* PAGE TEXT *
.....
You are sitting on a train, and across the aisle someone is reading one of your favourite books. This person (clearly of taste) happens to be a tall, handsome man. As you stare he looks up, catches your eye and smiles – he asks for your number... Browsing in a bookshop you reach out to pick up a book; so does the person standing next to you. The person happens to be a tall, handsome man. He catches your eye and smiles – he asks if you would like to go for coffee... So run the fantasies of many a book-lover.

Which is why literary speed-dating is such an exciting prospect for a bookish single. The conceit is that, rather than talk about yourself, you talk about a book you have brought along. It's speed-dating made intellectual – more Granta than Hello! The idea has already taken off across America and Canada, with speed-dating events held at such cultish venues as the Rare Book Room in New York's Strand bookstore (which holds a popular literary speed-date every Valentine's Day). Inexplicably, though, speed-dating with books has yet to become commonplace over here.

Anxious to try out this 21st-century method of merging reading and romance, I gatecrashed a speed-dating event hosted by the London School of Economics' Student Union Literary Society as part of the LSE's Literary Festival.

I spent the whole of the week before in the throes of a delightful dilemma – not over what to wear, but over which book to take. "By what book ye bring, ye shall be judged," could be the motto of such events. Do not look pretentious, or lightweight, beware a cynical choice and beware a book which takes itself too seriously. A children's book could make you appear immature and an electronic text is a no-no. (I chose Nancy Mitford's The Pursuit of Love and crossed fingers that it wouldn't frighten off potential suitors). On the night itself a group of about 30 met in a room of the LSE's New Academic Buildings. As we milled prior to the kick-off, I asked if anyone had been on a conventional speed-dating night. If they had, no one admitted to it. It was that extra literary twist which for them, as for me, had proved an irresistible combination. Somewhat predictably the women marginally outnumbered the men (the event's organiser had been inundated with women wanting to take part but had struggled to drum up the same enthusiasm from men).

In spite of the unfavourable odds, I refused to be discouraged and began the evening with high hopes. The men I met brandished books by authors from Franz Kafka to George Friedman, from Aldous Huxley to Richard Bach and from Jonathan Swift to Evelyn Waugh. A few showed off their feminine side by making the case for Kate Chopin's The Awakening and Caitlin Moran's blockbuster How to be a Woman. Three nervous-looking undergrads, attending as a result of a dare, found comfort in the free wine (in fact so unstinted were the quantities that my dates grew increasingly slurred as the evening went on). One man gave an impassioned reading from JL Carr's wistful novella A Month in the Country, and another, championing Tom Wolfe's seminal novel about greed and consumerism, The Bonfire of the Vanities, carried his copy on his iPhone – an irony I found quietly amusing.

The atmosphere was relaxed, the company congenial and the conversation pleasant – but did I, oh did I, find love? Alas no – I did, however, add to my reading list. I sincerely hope that more small independent bookshops, libraries and literary societies follow LSE's lead and start to hold literary speed-dating events. Meanwhile, I'll just have to keep looking for that tall, handsome man reading Middlemarch on the train.
.....
* RAW DATA *
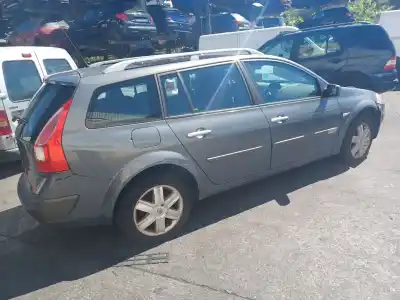 Scrapping Vehicle renault megane ii ranchera familiar (km0/1_) 1.6 16v of the year 2006 powered k4m812 Scrapping Vehicle renault megane ii ranchera familiar (km0/1_) 1.6 16v of the year 2006 powered k4m812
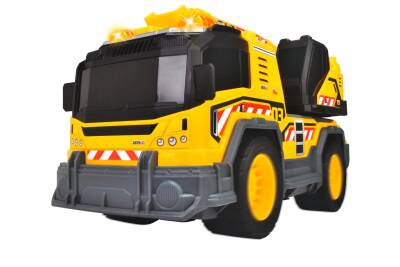 Dickie Excavator Truck Smb-203306026 - 6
.....
* WORK REQUIRED *
Answer these from the article on literary speed-dating:
1. Which book did the writer choose to take to the event?
2. About how many people gathered in the room at the LSE's New Academic Buildings?
3. Which New York venue holds a popular literary speed-date every Valentine's Day?

* YOUR SOLUTION *
1. Nancy Mitford's The Pursuit of Love
2. About 30
3. The Rare Book Room in New York's Strand bookstore